▸ **Extract provided**
+++
WASHINGTON: Rand Paul, a critic of emergency coronavirus spending, has become the first US senator to test positive for COVID-19, the Republican lawmaker’s office said Sunday.
A statement from a staff member said he was in quarantine but remained asymptomatic.
As US senators work on a multi-trillion-dollar rescue package to help the US economy hit hard by the pandemic, Paul has at least twice voted against such emergency funding.
Paul, who is 57, is the third member of Congress known to have contracted the virus. Two members of the House of Representatives — Ben McAdams of Utah and Mario Diaz-Balart of Florida — earlier announced positive tests.
Paul, the junior senator from Kentucky, “is feeling fine and is in quarantine. He is asymptomatic and was tested out of an abundance of caution due to his extensive travel and events,” said the statement from his staff.
It said Paul was not aware of any direct contact with an infected person. It added that the senator’s Washington office had begun operating remotely 10 days ago, so “virtually no staff has had contact with Senator Paul.”
+++
▸ **Data for analysis**
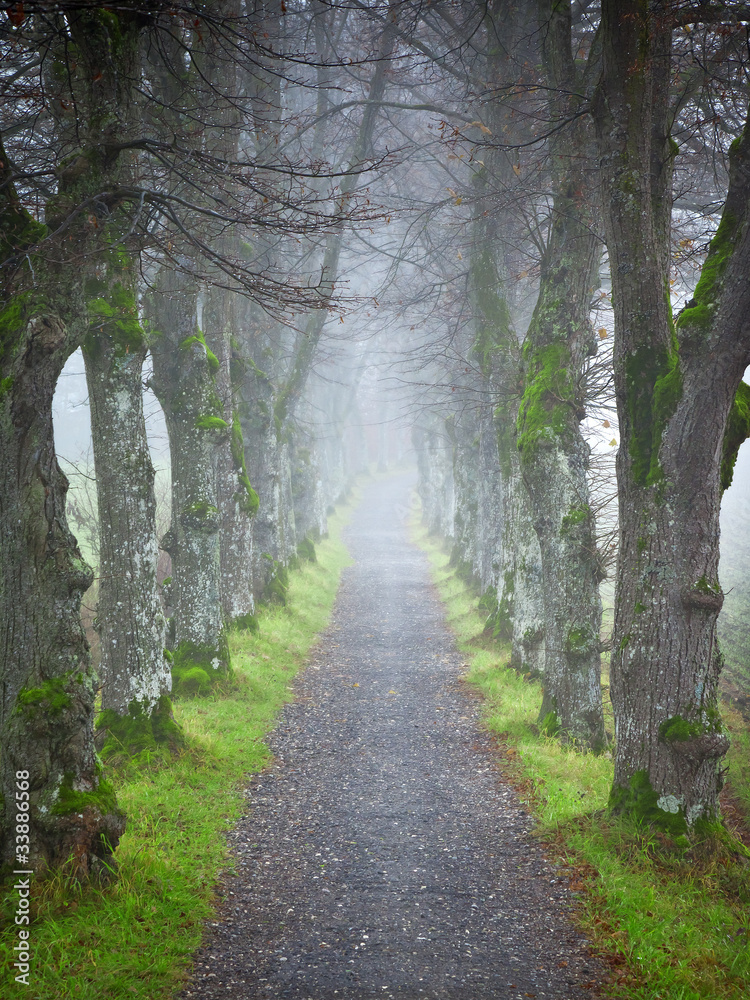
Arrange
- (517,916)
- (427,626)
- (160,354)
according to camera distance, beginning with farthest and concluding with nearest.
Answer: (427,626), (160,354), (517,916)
+++
▸ **What to do**
• a. Answer these questions from the news report on Rand Paul's positive test:
(i) To which party does Paul belong?
(ii) How old is Paul?
(iii) How long before the statement had Paul's Washington office begun operating remotely?
• b. Write the next part of the news report on Rand Paul's positive COVID-19 test, picking up after its final sentence.
The items can be set aside; none of the work here depends on them.

▸ **Expected results**
• a.
(i) He is a Republican.
(ii) He is 57.
(iii) It began 10 days before.

• b.
It was not clear exactly when he was tested.
On Wednesday, Paul voted against a $100 billion stimulus package designed to combat the virus.
The bill, which passed by a 90-8 vote, called for free virus testing and paid sick leave for some displaced workers.
The senator, a deficit hawk, argued that Congress should pay for the measure by cutting funding for wars or other “frivolous” programs, the Louisville, Kentucky Courier-Journal reported.
He urged his colleagues to “stop being a rubber stamp for wasteful spending.”
Earlier in the month, he opposed a bipartisan $8 billion plan for emergency coronavirus funding.